# My Warre Hives in wintering sulation



## gww (Feb 14, 2015)

Looks like winter to me. I just have straw in the quilt box and letting her roll. Of course we don't have snow yet.
Cheers
gww


----------



## noblebee (Dec 21, 2014)

Trying again to correct the image


----------



## JConnolly (Feb 21, 2015)

What a lovely winter scene! I can imagine I'm there, cold cheeks, it's so quiet except for the sound of snow crunching under foot...

Thanks for sharing.


----------



## Teabag (Feb 10, 2011)

Over here we may see that sort of snow fall in mid winter but definitely not yet. However, I always set my back yard Warres up exactly the same as yours. The insulation must be a welcome benefit especially with first winter colonies. I always overwinter on three boxes, even if the bottom box is empty. I just like the idea of keeping the cluster a little higher off the ground in case of heavy snow fall. Good luck with them, its going to seem a long time until spring arrives.


----------



## noblebee (Dec 21, 2014)

Thank you for the replies, the snow is a few weeks early for us, but this is how our year has gone. Teabag, I was stationed at RAF Chicksands from 73-76 and we loved being in the UK! This is my second try with Warre hives and bees, the first time I think the bees were wet and cold because of poor ventilation. I kept corrugated plastic under the screen thinking it would help keep the bees warmer, wrong!


----------



## RayMarler (Jun 18, 2008)

Here it is flipped right side up...


----------



## noblebee (Dec 21, 2014)

Thank you!!


----------

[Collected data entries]

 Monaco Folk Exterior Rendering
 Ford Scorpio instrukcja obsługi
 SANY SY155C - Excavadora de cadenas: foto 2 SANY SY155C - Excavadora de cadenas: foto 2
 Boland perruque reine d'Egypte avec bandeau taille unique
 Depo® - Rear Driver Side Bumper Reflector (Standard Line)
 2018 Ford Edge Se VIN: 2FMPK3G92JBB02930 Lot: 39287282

## Tasks to complete
A - Reproduce the forum thread about wintering Warre hives word for word.
B - Put all six records into a Markdown table with the columns Row and Entry, giving each line its row number and leaving out blank lines.

## Task-by-task solutions
A -
# My Warre Hives in wintering sulation



## gww (Feb 14, 2015)

Looks like winter to me. I just have straw in the quilt box and letting her roll. Of course we don't have snow yet.
Cheers
gww


----------



## noblebee (Dec 21, 2014)

Trying again to correct the image


----------



## JConnolly (Feb 21, 2015)

What a lovely winter scene! I can imagine I'm there, cold cheeks, it's so quiet except for the sound of snow crunching under foot...

Thanks for sharing.


----------



## Teabag (Feb 10, 2011)

Over here we may see that sort of snow fall in mid winter but definitely not yet. However, I always set my back yard Warres up exactly the same as yours. The insulation must be a welcome benefit especially with first winter colonies. I always overwinter on three boxes, even if the bottom box is empty. I just like the idea of keeping the cluster a little higher off the ground in case of heavy snow fall. Good luck with them, its going to seem a long time until spring arrives.


----------



## noblebee (Dec 21, 2014)

Thank you for the replies, the snow is a few weeks early for us, but this is how our year has gone. Teabag, I was stationed at RAF Chicksands from 73-76 and we loved being in the UK! This is my second try with Warre hives and bees, the first time I think the bees were wet and cold because of poor ventilation. I kept corrugated plastic under the screen thinking it would help keep the bees warmer, wrong!


----------



## RayMarler (Jun 18, 2008)

Here it is flipped right side up...


----------



## noblebee (Dec 21, 2014)

Thank you!!


----------

B -
| Row | Entry |
|---|---|
| 1 |  Monaco Folk Exterior Rendering |
| 2 |  Ford Scorpio instrukcja obsługi |
| 3 |  SANY SY155C - Excavadora de cadenas: foto 2 SANY SY155C - Excavadora de cadenas: foto 2 |
| 4 |  Boland perruque reine d'Egypte avec bandeau taille unique |
| 5 |  Depo® - Rear Driver Side Bumper Reflector (Standard Line) |
| 6 |  2018 Ford Edge Se VIN: 2FMPK3G92JBB02930 Lot: 39287282 |